La QoS (Quality of Service) permet de prioriser certains flux — par exemple, donner la priorité aux appels Teams sur les téléchargements de mises à jour. C’est une option disponible sur la plupart des routeurs professionnels, souvent ignorée faute de configuration. Si vous voulez aller plus loin sur le choix et l’installation du matériel réseau, notre article sur comment choisir son routeur détaille les critères clés selon votre usage.
Questions fréquentes
Quelle est la différence entre un routeur et un commutateur ?
Le routeur connecte votre réseau local à Internet et gère les échanges entre réseaux différents. Le commutateur (switch) relie uniquement les appareils au sein d’un même réseau local, en leur permettant de communiquer entre eux. En pratique, votre box opérateur combine les deux fonctions, mais une entreprise les sépare pour de meilleures performances.

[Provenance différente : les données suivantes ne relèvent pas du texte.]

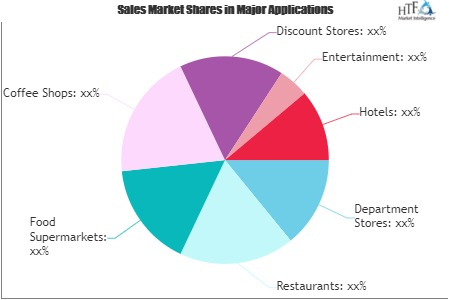 Retail Gift Card Market to set Phenomenal Growth by 2026: TransGate Solutions, DOCUMAX, First Data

Combien d’appareils peut-on connecter sur un réseau domestique ?
Techniquement, un routeur domestique standard gère entre 50 et 254 appareils sur un sous-réseau IPv4 classique. En pratique, les performances se dégradent au-delà de 20 à 30 appareils actifs simultanément, surtout sur le Wi-Fi. Pour une maison connectée avec beaucoup d’objets IoT, segmenter le réseau en VLAN améliore la stabilité.
Qu’est-ce que le DNS et pourquoi est-il important ?
Le DNS (Domain Name System) est le système qui traduit les noms de domaine lisibles (comme wikipedia.org) en adresses IP numériques que les machines comprennent. Sans DNS, naviguer sur Internet imposerait de mémoriser des suites de chiffres. Changer de serveur DNS (par exemple passer au DNS public de Cloudflare 1.1.1.1) peut réduire la latence de résolution de nom et améliorer la confidentialité.
Quelle différence entre une adresse IP et une adresse MAC ?
L’adresse MAC est gravée dans la carte réseau à la fabrication — c’est un identifiant matériel unique, utilisé à l’intérieur d’un réseau local (couche 2 du modèle OSI). L’adresse IP est attribuée logiquement et peut changer ; elle sert au routage sur Internet (couche 3). La communication locale utilise les MAC, la communication sur Internet utilise les IP.
Est-ce qu’IPv6 va remplacer IPv4 complètement ?
La migration vers IPv6 est en cours depuis les années 2000, mais IPv4 reste dominant sur la plupart des réseaux grâce au mécanisme NAT qui permet de faire coexister des milliers d’appareils derrière une seule adresse publique. En France, les opérateurs déploient progressivement la double pile IPv4/IPv6. Le remplacement total d’IPv4 n’est pas attendu avant de nombreuses années — les deux protocoles cohabitent.